SOI/SOF0/DQT/DHT/DRI/SOS
※ヘッダーを読み込んだ時点でプレビュ画面に何らかの画像が表示されます。



砂嵐のような判読出来ない画像の場合
全体像 拡大像

ヘッダー(ハフマンテーブル)が合っていません。
別のヘッダー(ファイル)で1項からやり直してください。



TVのチューニングがずれたような周期的にずれている画像の場合
全体像 拡大像

画像サイズ(横幅)が合っていません。
別のヘッダー(ファイル)で1項からやり直すか、直接横サイズを変更してください。



左右を入れ替えたような2分割された画像の場合(画像データにEOIが無い時)
全体像 拡大像

ヘッダーは合っていますが、画像データの先頭に半端なデータがあります。
3項の先頭画像ブロックの切捨て処理をします。


左右を入れ替えたような2分割された画像の場合(画像データにEOIが有る時)

## 学習課題
a - 画像修復の本文によると、砂嵐のような判読できない画像が表示された場合、何が合っていないのですか。
b - 画像修復の本文を、最後の行の続きから書き継いでください。

## 資料情報
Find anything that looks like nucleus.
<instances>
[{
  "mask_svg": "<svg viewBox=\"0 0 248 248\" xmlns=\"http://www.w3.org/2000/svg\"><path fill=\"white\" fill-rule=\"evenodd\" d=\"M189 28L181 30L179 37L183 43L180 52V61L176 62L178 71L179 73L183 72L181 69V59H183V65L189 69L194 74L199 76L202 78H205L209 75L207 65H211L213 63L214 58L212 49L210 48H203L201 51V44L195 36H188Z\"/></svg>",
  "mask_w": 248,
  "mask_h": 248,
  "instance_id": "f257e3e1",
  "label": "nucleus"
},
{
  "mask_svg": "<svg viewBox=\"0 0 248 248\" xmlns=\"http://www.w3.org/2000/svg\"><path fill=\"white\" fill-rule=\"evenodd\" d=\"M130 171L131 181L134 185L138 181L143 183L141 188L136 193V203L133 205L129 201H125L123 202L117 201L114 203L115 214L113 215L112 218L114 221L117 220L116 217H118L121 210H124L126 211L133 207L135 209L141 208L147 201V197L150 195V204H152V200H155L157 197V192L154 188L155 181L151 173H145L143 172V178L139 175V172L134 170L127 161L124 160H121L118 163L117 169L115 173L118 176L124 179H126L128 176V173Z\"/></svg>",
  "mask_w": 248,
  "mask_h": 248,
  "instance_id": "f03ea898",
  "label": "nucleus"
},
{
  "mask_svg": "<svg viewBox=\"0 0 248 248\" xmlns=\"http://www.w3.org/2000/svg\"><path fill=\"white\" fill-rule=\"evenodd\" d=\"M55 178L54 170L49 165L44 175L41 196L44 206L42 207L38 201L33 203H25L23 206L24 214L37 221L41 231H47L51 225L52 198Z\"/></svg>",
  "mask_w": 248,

## 各課題の解答
a - ヘッダー(ハフマンテーブル)が合っていません。

b -
全体像 拡大像

画像にEOIが残っている場合は先頭の半端なデータは境界がある部分まで自動で切り捨てられます。
但し、先頭データがリスタートブロックの中間から始まっている場合、次の3−1項か3−2項の処理をしなければならないので、左端に画像が残ります。
3項の先頭画像ブロックの切捨て処理をします。


正常な画像の場合

3項の処理は飛ばして、4項の保存をして下さい。
デジタルカメラの横サイズは通常画像ブロックのサイズで割り切れるものが多いので、画像データがEOIまで残っているものは、この時点で正常に見れる場合が多いです。


※2項や3項の処理は画像サイズやCPU性能によって処理が完了するのに数秒間待たされる場合が有ります。
 何らかの画像はプレビュー画面に表示されますので、表示が出るまでお待ちください。

3、先頭の半端データの削除
ヘッダ修復メニューの先頭RSTブロックの切捨てを数回選び、画像の右半分と左半分が逆になった状態を正しい位置に補正します。
※ショートカット
Ctrl+Cを使えば楽に操作出来ます。

解析画面イメージデータ部分の"
過剰RST"の値が多いうちはプレビューを一時OFFにすれば処理速度が改善します。
但し、イメージ中間から末尾までに破損個所が有る場合、"
過剰RST"の値は合っていませんので注意して下さい。
操作をする毎に画像の左右の境界が左にずれてゆきます。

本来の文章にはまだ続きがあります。